# Tutorial for Run Your Own Task in MT-DNN
To run your own task with MT-DNN is actually easy with 3 steps:
1. add your task into task define config
2. prepare your task data with correct schema
3. specify your task name in args for train.py

## Step 1 - Add Your task into task define config
MT-DNN adapts [yaml](https://en.wikipedia.org/wiki/YAML) file as config file format. 
Here is a piece of example task define config :
<pre>snlisample:
  data_format: PremiseAndOneHypothesis
  enable_san: true
  labels:
  - contradiction
  - neutral
  - entailment
  metric_meta:
  - ACC
  loss: CeCriterion
  kd_loss: MseCriterion
  adv_loss: SymKlCriterion
  n_class: 3
  task_type: Classification</pre>
  
We will take this "snlisample" task as example to show you what are these fields and add them step by step. You can find the full config file under "tutorial" folder as well.


### Add task definition for your task

<pre>snlisample
  task_type: Classification
  n_class: 3</pre> 

  speicfy what task type it is in your own task, choose one from types in:
    1. Classification
    2. Regression
    3. Ranking
    4. Span
    5. SeqenceLabeling
    6. MaskLM
  More details in [data_utils/task_def.py](../data_utils/task_def.py)
  
Also, specify how many classes in total in your task, under "n_class" field.
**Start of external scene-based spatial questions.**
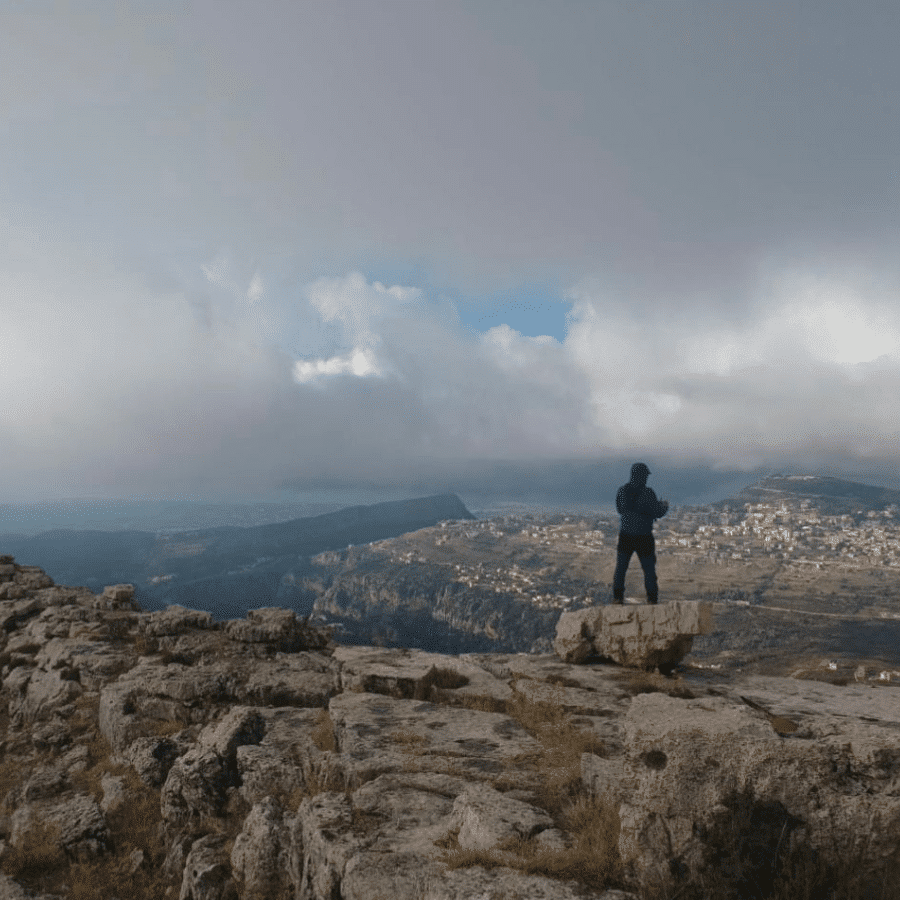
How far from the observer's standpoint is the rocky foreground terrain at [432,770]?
6605 mm

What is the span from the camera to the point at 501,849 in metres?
7.91

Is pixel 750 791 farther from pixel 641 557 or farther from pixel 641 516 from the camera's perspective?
pixel 641 516

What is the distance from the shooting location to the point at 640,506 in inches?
779

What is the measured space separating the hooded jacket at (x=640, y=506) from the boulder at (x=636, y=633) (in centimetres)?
294

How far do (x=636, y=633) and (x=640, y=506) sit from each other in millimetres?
4694

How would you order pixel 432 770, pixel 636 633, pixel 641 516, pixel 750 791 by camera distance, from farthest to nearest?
1. pixel 641 516
2. pixel 636 633
3. pixel 432 770
4. pixel 750 791

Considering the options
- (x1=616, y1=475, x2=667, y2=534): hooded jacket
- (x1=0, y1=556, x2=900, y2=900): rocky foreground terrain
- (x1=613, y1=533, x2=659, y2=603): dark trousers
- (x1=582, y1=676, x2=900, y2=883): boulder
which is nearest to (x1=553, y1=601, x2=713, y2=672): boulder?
(x1=0, y1=556, x2=900, y2=900): rocky foreground terrain

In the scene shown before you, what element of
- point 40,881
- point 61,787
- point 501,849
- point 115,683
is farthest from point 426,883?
point 115,683

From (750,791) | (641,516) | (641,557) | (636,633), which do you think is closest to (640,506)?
(641,516)

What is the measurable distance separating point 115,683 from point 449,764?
1580 cm

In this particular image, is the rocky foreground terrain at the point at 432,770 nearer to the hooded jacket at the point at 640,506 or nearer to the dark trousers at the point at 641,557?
the dark trousers at the point at 641,557

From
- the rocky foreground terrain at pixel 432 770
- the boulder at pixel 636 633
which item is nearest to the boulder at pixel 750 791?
the rocky foreground terrain at pixel 432 770

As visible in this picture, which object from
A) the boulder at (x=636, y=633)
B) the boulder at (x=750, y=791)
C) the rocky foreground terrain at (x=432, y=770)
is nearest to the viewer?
the boulder at (x=750, y=791)

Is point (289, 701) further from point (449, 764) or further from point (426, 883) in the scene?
point (426, 883)
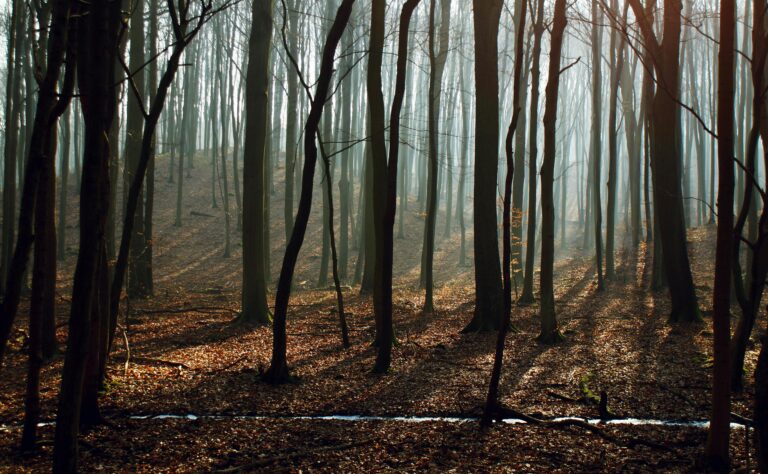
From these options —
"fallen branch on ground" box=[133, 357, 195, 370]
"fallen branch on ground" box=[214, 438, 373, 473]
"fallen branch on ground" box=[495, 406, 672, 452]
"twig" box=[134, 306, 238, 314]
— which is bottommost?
"twig" box=[134, 306, 238, 314]

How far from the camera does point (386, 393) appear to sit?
632 centimetres

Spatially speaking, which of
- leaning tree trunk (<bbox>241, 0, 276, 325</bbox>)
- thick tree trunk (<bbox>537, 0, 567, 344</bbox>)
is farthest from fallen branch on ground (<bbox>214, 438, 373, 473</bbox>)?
leaning tree trunk (<bbox>241, 0, 276, 325</bbox>)

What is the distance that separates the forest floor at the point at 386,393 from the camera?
4328 mm

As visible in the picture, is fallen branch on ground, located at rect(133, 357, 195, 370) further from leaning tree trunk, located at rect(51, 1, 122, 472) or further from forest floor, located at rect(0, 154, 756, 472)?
leaning tree trunk, located at rect(51, 1, 122, 472)

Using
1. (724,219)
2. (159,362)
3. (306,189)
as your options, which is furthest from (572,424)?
(159,362)

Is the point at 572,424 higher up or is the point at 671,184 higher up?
the point at 671,184

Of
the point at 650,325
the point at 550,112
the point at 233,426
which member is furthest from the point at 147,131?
the point at 650,325

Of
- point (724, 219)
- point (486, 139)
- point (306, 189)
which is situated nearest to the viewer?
point (724, 219)

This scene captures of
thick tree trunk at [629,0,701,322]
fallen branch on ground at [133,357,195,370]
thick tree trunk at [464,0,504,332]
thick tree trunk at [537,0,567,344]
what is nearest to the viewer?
fallen branch on ground at [133,357,195,370]

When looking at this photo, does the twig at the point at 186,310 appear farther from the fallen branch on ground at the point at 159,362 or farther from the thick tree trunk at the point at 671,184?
the thick tree trunk at the point at 671,184

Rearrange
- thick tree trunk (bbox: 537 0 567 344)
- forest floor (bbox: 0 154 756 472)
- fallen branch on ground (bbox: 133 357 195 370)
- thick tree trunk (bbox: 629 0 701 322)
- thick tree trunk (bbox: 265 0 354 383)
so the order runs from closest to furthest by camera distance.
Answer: forest floor (bbox: 0 154 756 472)
thick tree trunk (bbox: 265 0 354 383)
fallen branch on ground (bbox: 133 357 195 370)
thick tree trunk (bbox: 537 0 567 344)
thick tree trunk (bbox: 629 0 701 322)

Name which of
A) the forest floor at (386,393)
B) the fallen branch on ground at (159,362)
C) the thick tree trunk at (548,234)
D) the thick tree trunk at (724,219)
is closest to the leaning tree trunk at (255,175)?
the forest floor at (386,393)

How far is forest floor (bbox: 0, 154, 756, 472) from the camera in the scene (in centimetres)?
433

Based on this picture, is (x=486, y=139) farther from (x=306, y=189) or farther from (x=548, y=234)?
(x=306, y=189)
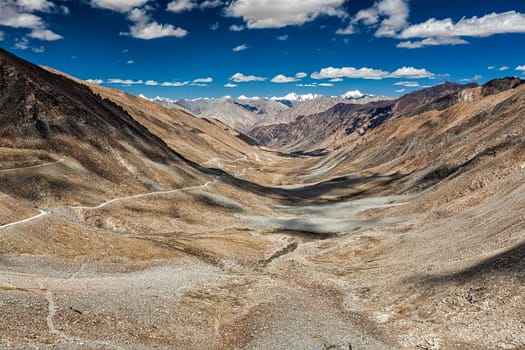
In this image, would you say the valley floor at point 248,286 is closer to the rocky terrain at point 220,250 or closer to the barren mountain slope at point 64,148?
the rocky terrain at point 220,250

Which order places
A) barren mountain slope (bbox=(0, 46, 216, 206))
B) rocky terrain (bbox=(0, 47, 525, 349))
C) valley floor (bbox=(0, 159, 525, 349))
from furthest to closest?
barren mountain slope (bbox=(0, 46, 216, 206))
rocky terrain (bbox=(0, 47, 525, 349))
valley floor (bbox=(0, 159, 525, 349))

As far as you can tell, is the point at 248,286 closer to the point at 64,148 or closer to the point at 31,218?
the point at 31,218

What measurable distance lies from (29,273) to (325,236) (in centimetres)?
4830

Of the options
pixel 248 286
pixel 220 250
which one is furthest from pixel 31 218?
pixel 248 286

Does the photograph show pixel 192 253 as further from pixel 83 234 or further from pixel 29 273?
pixel 29 273

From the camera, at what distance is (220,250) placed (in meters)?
54.4

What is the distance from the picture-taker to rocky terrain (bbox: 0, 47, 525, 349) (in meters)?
27.9

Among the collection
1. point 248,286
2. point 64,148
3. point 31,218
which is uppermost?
point 64,148

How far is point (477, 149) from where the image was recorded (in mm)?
103812

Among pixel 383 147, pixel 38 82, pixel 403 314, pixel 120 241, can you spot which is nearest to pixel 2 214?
pixel 120 241

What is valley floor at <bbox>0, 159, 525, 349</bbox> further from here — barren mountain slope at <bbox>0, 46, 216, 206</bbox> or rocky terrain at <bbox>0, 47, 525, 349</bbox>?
barren mountain slope at <bbox>0, 46, 216, 206</bbox>

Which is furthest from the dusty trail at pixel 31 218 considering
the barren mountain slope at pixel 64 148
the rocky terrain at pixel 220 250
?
the barren mountain slope at pixel 64 148

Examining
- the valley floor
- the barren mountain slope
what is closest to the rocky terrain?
the valley floor

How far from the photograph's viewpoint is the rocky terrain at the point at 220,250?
91.7 ft
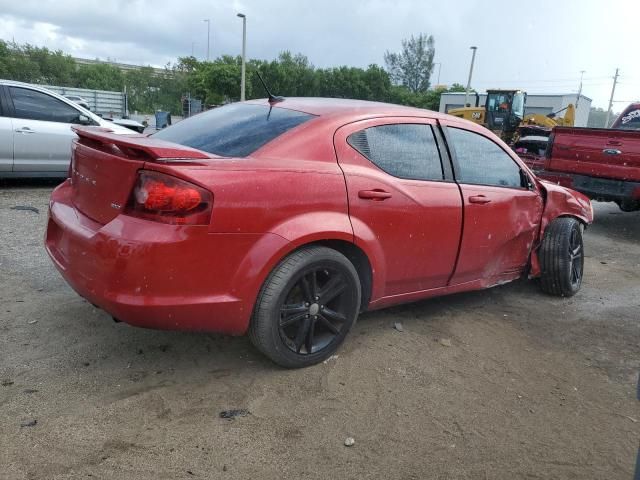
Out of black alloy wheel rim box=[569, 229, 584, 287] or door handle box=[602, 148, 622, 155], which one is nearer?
black alloy wheel rim box=[569, 229, 584, 287]

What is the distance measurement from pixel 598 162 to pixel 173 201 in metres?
6.80

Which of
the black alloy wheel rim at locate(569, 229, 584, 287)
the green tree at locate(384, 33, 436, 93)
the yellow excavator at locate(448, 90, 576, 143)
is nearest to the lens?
the black alloy wheel rim at locate(569, 229, 584, 287)

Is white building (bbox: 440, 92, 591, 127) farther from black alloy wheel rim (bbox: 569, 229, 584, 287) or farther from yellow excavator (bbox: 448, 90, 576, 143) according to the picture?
black alloy wheel rim (bbox: 569, 229, 584, 287)

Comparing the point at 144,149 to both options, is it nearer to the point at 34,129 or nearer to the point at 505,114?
the point at 34,129

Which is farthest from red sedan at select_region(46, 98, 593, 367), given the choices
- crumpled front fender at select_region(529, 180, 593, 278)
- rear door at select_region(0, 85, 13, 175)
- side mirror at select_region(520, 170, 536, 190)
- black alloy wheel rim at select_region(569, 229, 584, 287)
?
rear door at select_region(0, 85, 13, 175)

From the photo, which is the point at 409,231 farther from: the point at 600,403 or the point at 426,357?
the point at 600,403

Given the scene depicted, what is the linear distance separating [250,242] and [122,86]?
Answer: 72.1m

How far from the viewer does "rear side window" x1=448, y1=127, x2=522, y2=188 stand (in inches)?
146

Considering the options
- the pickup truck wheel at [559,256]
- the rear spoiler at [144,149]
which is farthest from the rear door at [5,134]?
the pickup truck wheel at [559,256]

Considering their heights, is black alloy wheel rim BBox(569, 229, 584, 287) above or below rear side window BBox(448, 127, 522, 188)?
below

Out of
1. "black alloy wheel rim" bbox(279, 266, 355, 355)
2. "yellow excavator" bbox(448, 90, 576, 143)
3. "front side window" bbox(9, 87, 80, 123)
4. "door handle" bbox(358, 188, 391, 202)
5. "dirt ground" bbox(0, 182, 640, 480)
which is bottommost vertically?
"dirt ground" bbox(0, 182, 640, 480)

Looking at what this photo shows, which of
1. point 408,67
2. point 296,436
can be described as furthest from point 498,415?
point 408,67

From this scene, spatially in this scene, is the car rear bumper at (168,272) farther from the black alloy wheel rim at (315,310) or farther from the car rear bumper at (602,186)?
the car rear bumper at (602,186)

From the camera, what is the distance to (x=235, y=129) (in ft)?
10.4
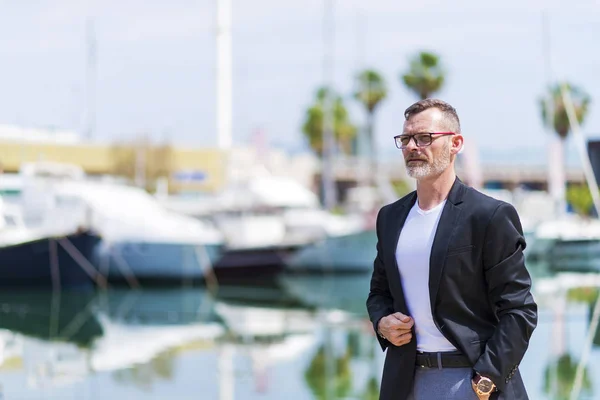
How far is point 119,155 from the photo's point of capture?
54594 mm

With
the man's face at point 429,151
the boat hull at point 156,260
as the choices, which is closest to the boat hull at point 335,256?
the boat hull at point 156,260

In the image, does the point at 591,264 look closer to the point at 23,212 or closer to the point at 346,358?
the point at 23,212

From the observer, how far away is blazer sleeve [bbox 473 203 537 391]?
11.0 ft

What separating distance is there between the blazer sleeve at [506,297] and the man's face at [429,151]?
0.90 feet

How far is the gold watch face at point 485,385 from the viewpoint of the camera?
337cm

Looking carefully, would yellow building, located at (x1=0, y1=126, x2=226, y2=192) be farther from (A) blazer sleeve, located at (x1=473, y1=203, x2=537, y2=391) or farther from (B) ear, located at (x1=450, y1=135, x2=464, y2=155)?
(A) blazer sleeve, located at (x1=473, y1=203, x2=537, y2=391)

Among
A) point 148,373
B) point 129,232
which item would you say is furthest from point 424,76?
point 148,373

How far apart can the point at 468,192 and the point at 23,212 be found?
3061 centimetres

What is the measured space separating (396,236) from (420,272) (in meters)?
0.18

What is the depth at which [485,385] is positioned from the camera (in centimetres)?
337

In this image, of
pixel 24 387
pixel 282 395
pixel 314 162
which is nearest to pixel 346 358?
pixel 282 395

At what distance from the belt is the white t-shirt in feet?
0.07

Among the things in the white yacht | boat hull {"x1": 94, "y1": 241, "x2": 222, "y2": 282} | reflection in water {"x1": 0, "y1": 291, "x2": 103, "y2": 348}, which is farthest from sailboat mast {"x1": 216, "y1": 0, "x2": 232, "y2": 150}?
reflection in water {"x1": 0, "y1": 291, "x2": 103, "y2": 348}

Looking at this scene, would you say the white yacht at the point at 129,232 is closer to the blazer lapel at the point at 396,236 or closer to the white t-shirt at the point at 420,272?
the blazer lapel at the point at 396,236
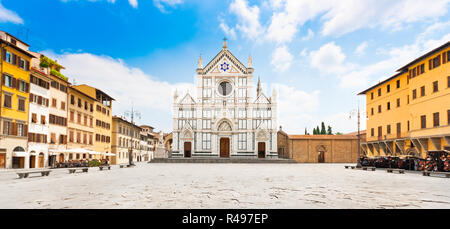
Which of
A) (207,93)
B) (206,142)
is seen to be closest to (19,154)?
(206,142)

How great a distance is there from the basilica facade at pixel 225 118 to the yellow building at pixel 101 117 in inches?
430

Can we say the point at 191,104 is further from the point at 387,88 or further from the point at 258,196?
the point at 258,196

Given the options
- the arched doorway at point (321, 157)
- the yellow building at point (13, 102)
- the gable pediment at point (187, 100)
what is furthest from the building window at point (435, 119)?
the yellow building at point (13, 102)

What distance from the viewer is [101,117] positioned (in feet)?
177

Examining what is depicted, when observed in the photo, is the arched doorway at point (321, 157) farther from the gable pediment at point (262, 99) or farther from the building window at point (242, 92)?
the building window at point (242, 92)

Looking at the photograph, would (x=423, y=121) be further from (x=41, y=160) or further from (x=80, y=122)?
(x=80, y=122)

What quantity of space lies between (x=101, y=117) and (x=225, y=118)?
66.2 feet

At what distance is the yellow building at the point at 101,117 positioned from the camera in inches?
1998

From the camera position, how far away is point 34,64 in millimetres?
37406

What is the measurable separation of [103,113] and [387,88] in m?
41.8

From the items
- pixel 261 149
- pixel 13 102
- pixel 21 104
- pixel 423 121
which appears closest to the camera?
pixel 13 102

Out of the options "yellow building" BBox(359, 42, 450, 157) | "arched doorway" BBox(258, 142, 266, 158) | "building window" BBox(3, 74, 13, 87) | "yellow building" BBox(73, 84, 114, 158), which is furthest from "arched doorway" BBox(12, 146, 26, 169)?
"yellow building" BBox(359, 42, 450, 157)

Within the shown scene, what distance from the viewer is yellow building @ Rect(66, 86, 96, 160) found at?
141ft
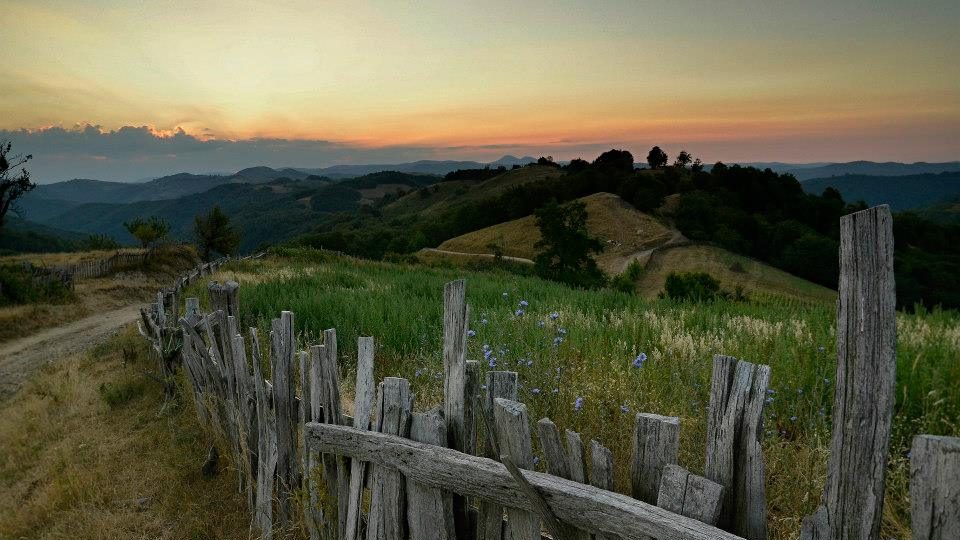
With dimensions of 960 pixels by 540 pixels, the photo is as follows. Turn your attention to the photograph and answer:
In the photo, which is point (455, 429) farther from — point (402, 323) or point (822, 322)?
point (822, 322)

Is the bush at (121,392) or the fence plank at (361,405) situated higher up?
the fence plank at (361,405)

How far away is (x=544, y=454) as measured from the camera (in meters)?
2.35

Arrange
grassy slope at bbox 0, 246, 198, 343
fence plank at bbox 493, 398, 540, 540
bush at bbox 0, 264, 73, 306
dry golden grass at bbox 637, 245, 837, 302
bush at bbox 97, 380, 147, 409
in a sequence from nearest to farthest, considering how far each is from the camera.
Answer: fence plank at bbox 493, 398, 540, 540, bush at bbox 97, 380, 147, 409, grassy slope at bbox 0, 246, 198, 343, bush at bbox 0, 264, 73, 306, dry golden grass at bbox 637, 245, 837, 302

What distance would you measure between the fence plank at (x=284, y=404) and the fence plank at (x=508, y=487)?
2.35ft

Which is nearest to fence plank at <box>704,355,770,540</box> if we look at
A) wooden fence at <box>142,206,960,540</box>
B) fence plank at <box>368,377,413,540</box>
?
wooden fence at <box>142,206,960,540</box>

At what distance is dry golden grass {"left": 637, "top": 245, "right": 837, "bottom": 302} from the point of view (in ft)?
154

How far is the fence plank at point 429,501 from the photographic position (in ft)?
9.35

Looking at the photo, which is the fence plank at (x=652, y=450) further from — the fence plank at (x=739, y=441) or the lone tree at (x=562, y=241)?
the lone tree at (x=562, y=241)

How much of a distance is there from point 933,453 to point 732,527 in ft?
2.62

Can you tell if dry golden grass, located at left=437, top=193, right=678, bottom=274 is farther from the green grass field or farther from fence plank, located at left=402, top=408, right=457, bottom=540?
fence plank, located at left=402, top=408, right=457, bottom=540

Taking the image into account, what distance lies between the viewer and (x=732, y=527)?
2.02 metres

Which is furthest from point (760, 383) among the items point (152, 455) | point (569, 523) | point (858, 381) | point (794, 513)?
point (152, 455)

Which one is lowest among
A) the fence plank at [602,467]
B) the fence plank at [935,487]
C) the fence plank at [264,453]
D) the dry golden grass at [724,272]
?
the dry golden grass at [724,272]

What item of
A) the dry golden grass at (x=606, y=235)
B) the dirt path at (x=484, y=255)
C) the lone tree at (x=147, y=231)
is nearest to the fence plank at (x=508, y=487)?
the lone tree at (x=147, y=231)
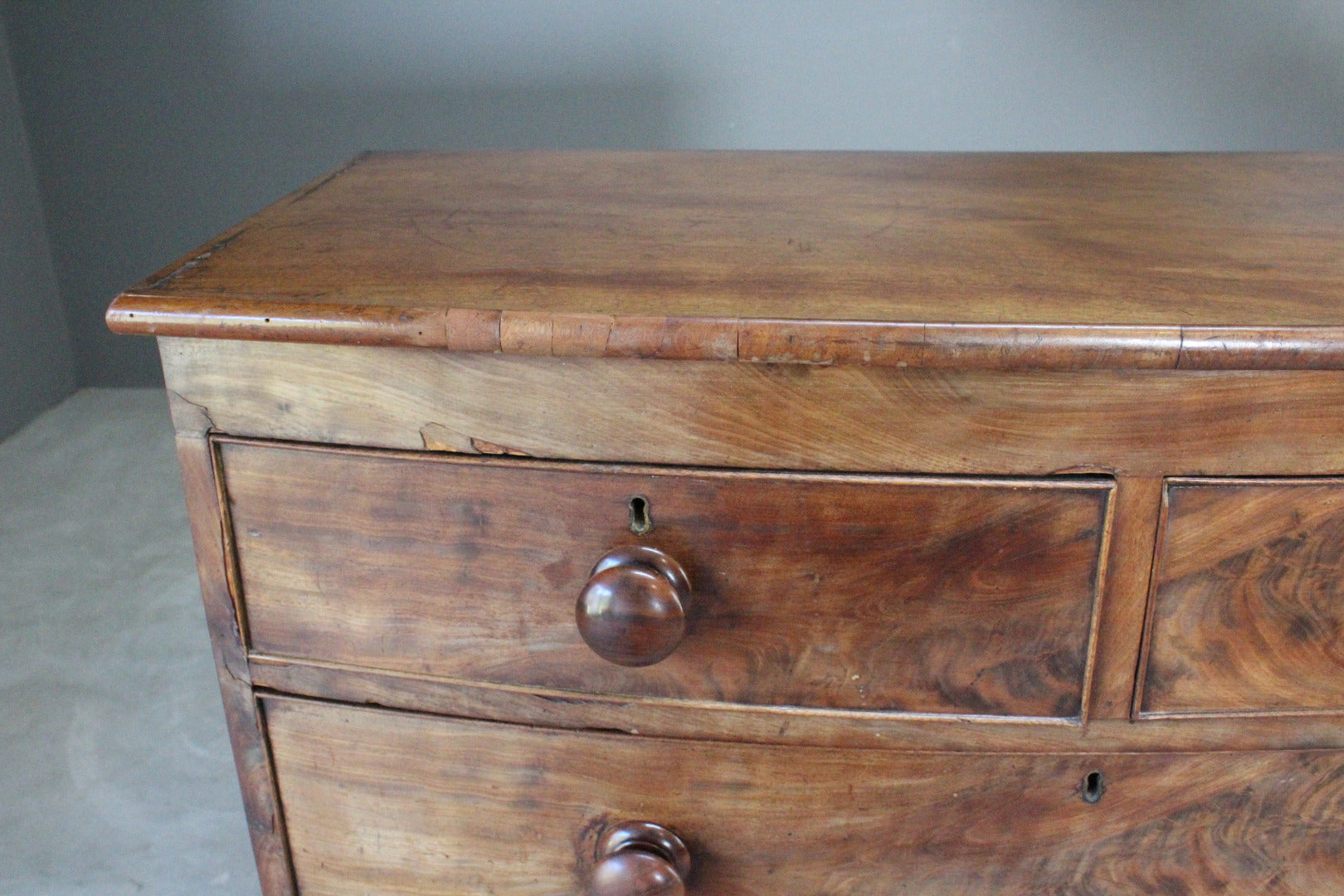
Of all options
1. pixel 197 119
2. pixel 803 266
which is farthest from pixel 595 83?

### Add data information for your task

<pre>snlisample:
  data_format: PremiseAndOneHypothesis
  enable_san: true
  labels:
  - contradiction
  - neutral
  - entailment
  n_class: 3
  task_type: Classification
  </pre> 
  
  choose the correct data format based on your task, currently we support 4 types of data formats, coresponds to different tasks:
  1. "PremiseOnly" : single text, i.e. premise. Data format is "id" \t "label" \t "premise" .
  2. "PremiseAndOneHypothesis" : two texts, i.e. one premise and one hypothesis. Data format is "id" \t "label" \t "premise" \t "hypothesis".
  3. "PremiseAndMultiHypothesis" : one text as premise and multiple candidates of texts as hypothesis. Data format is "id" \t "label" \t "premise" \t "hypothesis_1" \t "hypothesis_2" \t ... \t "hypothesis_n".
  4. "Seqence" : sequence tagging. Data format is "id" \t "label" \t "premise".
  
  More details in [data_utils/task_def.py](../data_utils/task_def.py)
 
The code is using surfix to distinguish what type of set it is ("_train","_dev" and "_test"). So:
  1. make sure your train set is named as "TASK_train" (replace TASK with your task name)
  2. make sure your dev set and test set ends with "_dev" and "_test".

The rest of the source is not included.